Hello Abdullah
be aware that what you are calling alpha is often called alpha/2, but I don't think that had anything to do with the problem you are having. I stayed with your definition of alpha.
Everything appears to be fine up until the width calculation. I don't know whether you intended that w denote circular frequency, but in this case it is (regular) frequency. To avoid ambiguity I went with frequency and did not use circular frequency.
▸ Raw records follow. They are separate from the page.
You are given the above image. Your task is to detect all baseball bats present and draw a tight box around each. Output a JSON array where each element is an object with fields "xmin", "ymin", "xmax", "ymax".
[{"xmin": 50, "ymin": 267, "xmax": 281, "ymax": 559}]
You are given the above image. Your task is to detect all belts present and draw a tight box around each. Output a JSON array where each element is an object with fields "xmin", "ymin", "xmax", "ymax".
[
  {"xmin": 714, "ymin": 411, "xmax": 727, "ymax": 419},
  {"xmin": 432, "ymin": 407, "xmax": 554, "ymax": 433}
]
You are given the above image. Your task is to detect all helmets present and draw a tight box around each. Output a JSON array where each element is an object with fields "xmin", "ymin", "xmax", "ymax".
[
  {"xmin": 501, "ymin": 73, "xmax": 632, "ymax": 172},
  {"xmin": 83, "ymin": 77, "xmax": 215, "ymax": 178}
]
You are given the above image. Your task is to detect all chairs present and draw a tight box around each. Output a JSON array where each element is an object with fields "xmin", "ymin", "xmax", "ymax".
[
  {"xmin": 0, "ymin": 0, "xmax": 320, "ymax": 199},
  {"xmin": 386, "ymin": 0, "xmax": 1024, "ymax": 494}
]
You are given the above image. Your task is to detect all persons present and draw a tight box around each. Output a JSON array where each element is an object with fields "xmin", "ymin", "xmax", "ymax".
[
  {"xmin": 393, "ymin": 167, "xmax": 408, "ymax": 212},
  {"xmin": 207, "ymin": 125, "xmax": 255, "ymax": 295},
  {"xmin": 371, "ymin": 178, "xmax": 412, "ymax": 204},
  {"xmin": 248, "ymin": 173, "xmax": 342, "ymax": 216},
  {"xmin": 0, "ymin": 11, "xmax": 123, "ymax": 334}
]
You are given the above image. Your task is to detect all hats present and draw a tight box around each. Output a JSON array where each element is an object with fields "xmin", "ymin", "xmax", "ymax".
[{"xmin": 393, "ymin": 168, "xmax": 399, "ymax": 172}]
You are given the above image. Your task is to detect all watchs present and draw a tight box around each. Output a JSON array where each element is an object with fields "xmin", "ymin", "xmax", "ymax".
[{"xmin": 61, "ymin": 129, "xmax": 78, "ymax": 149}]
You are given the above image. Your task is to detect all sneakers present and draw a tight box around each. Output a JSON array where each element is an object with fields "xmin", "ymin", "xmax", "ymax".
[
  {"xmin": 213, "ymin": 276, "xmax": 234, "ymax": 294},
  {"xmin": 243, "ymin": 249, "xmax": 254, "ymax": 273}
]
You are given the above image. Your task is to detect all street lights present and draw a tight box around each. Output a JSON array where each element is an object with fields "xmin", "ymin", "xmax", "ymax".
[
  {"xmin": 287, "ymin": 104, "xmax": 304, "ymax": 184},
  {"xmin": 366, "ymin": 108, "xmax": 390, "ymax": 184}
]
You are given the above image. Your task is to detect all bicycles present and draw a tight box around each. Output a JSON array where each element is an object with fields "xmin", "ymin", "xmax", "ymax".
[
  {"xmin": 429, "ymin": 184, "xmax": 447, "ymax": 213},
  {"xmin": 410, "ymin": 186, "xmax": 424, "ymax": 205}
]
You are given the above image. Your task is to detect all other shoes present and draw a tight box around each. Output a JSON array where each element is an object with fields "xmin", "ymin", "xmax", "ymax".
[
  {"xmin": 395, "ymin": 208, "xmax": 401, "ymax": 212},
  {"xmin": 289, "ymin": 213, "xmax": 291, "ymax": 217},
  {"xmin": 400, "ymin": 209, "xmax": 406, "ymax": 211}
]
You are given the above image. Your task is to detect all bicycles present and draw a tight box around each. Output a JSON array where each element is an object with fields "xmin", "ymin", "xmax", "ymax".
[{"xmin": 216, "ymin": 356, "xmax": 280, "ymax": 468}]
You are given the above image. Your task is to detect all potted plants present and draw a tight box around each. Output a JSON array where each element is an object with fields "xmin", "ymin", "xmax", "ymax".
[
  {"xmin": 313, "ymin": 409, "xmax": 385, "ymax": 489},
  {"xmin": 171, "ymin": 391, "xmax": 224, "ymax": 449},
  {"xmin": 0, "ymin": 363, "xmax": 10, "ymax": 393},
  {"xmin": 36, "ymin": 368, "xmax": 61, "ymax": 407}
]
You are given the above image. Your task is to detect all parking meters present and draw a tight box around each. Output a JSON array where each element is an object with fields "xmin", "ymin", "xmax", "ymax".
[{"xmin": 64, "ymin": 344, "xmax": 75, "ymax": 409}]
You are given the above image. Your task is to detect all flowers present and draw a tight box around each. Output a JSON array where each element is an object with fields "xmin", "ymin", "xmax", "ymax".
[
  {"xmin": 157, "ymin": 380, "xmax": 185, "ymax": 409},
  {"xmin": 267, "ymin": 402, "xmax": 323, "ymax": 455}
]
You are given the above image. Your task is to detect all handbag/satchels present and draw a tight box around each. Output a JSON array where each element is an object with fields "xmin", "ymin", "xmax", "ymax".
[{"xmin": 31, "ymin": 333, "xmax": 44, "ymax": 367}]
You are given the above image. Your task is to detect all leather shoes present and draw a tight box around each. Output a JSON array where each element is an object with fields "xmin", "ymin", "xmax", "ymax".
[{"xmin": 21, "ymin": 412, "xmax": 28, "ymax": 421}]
The code below finds the widths and the resulting Q.
clc
close all
fs= 10000;
t = (0:1/fs:(1-(1/fs)));
f= 4000;
alpha= (f*pi)/500;
y = 10*exp(-alpha*t).*sin(2*pi*f*t);
figure(1)
plot(t,y); grid on
Q0 = pi*f/alpha
N1=10000;
S =fft(y,N1);
F1=S(1:N1/2); %half of spectra
PF1=2*F1.*conj(F1)/(fs*N1); %Power spectrum density per 1 kHz
% E=sum(PF1);%energy of signal V^2*T
% Xdb = 20*log10(S);
LPF1=10*log10(PF1); %Power spectrum in dB scale
LP=LPF1(1:N1/2);
fvec=fs*(1:N1/2)/N1; % frequency array
figure(2)
plot(fvec,LP); grid on
xlim([3990 4010])
% find half power points by interpolation of LP
[LPmax ind0] = max(LP);
LPhalf = LPmax - 10*log10(2); % half power points
indx = find(LP>LPhalf);
ind1 = [indx(1)-5:ind0]; % use a few more index points, 5 is somewhat arbitrary
f1 = interp1(LP(ind1),fvec(ind1),LPhalf,'spline');
ind2 = [ind0:indx(end)+5];
f2 = interp1(LP(ind2),fvec(ind2),LPhalf,'spline');
Q = f/(f2-f1)
Q0 = 500.0000
Q = 499.9917